§ **Teks Halaman**

Bangsa Berbudaya: Suatu Ilusi Atau Intuisi
Oleh: Prakoso Bhairawa Putera S
Pemerhati Masalah Sosial Budaya, Staf Unit Penelitian FISIP Univ. Sriwijaya
Catatan : Tulisan ini telah dipublikasi di Bangka Pos, edisi Kamis 29 November 2007
DEWASA ini kehidupan bangsa yang majemuk mengalami krisis. Reduksi sikap toleransi dan pengertian untuk saling memahami satu sama lain (mutual respect and mutual understanding) telah nyata mengancam pluralisme kebangsaan. Hilangnya kesadaran untuk saling menghargai dalam ruang publik telah menyurutkan langkah konkret mewujudkan persatuan yang sinergis. Bahkan, setiap kelompok (primordialistik) menunjukkan apatisme sosial yang saling berlawanan. Ketiadaan mediasi serta solusi penyelesaian terhadap masalah ini justru akan membawa jurang perpecahan yang semakin lebar, dan akhirnya tidak jelas juntrungannya.
Ironi pluralisme yang terkoyak tersebut jelas menjadi defisit demokrasi serta demokratisasi kehidupan bangsa. Bukan saja sikap memutlak-mutlakan secara logis bertentangan dengan logika demokrasi, namun lebih dari itu demokratisasi gagal justru melalui ketidakmampuan publik mengembangkan inklusivisme sosial yang mengarah ke perwujudan pluralisme yang sejati. Demokrasi merupakan "balairung" dari berbagai pintu kelompok yang amat beragam. Demokrasi bukan dimainkan melalui kekuasaan oligark yang menghasung perbedaan. Setiap kelompok yang berbeda, dalam demokrasi, mestinya bermain secara fair dan rasional dalam kontestasi yang terbuka dan dialogis-partisipatif. Keluwesan disertai strategi perekatan sosial merupakan arena demokrasi yang sejati.
Hidup di negeri yang berslogan gemah ripah loh jinawi ini sepertinya tidak mudah lagi. Menghidupi diri tidak dengan gampang layaknya menanam kayu yang kemudian tumbuh dan dapat diolah menjadi bahan makanan seperti yang sering diajarkan nenek moyang. Mencari lahan untuk tinggal pun kita nampak harus membayar tinggi jika tidak ingin kebagian tempat di bantaran kali atau tersudut di pojok hutan sambil menunggu digugat oleh petugas dan dimintai biaya untuk administrasi tanah. Bahkan kehidupan nyaman pun tak luput dari tragedi alam hingga lantas berhadapan dengan selalu semrawutnya penanganan pemerintah yang bahkan semakin memperlambat proses bantuan yang secara tulus disalurkan.

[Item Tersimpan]
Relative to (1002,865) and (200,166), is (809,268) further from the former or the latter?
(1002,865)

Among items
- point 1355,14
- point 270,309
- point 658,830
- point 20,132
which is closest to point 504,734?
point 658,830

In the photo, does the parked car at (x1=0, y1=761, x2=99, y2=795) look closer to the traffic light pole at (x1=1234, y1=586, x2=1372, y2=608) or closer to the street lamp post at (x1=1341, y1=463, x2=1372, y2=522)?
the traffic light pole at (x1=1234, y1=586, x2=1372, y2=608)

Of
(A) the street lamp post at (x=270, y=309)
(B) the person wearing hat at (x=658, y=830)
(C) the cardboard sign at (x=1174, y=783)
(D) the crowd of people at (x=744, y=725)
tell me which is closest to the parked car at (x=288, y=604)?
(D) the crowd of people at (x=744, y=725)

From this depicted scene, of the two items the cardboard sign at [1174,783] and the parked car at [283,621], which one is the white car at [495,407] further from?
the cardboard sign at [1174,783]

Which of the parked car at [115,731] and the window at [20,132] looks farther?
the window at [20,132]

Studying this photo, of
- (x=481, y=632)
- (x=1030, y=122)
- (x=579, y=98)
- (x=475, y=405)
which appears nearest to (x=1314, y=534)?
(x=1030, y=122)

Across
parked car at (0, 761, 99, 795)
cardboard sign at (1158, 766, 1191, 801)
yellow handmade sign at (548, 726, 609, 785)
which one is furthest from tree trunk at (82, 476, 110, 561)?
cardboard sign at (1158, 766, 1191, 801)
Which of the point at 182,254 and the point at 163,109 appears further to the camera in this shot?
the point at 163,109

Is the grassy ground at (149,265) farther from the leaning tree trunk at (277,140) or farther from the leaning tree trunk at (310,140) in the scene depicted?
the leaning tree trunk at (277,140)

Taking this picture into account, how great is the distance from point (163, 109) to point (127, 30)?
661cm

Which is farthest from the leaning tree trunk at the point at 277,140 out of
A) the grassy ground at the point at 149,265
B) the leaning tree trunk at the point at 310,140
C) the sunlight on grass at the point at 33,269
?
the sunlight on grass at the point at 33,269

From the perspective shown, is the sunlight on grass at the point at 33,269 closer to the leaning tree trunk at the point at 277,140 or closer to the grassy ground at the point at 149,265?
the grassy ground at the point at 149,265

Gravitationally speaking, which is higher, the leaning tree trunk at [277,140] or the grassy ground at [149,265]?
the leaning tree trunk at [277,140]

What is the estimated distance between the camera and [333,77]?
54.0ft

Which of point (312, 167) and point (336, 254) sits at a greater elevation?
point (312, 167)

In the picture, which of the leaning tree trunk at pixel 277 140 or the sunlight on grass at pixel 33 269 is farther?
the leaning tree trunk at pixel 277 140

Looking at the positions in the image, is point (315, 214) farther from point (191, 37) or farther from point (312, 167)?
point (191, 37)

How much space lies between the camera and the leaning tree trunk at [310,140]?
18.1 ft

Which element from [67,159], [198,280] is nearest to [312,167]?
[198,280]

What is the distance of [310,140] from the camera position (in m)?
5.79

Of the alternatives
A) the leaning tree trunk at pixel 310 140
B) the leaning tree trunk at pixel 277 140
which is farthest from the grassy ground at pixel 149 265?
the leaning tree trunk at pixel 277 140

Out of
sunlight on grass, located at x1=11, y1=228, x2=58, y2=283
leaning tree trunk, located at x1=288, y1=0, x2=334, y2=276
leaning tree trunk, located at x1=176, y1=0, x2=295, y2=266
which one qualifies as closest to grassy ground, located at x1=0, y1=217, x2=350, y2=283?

§ **Tugas Anda**
Menurut teks halaman, di surat kabar apa dan pada edisi apa tulisan tersebut dipublikasikan? Data ini tidak berkaitan dengan teks halaman.

§ **Jawaban Latihan**
Bangka Pos, edisi Kamis 29 November 2007.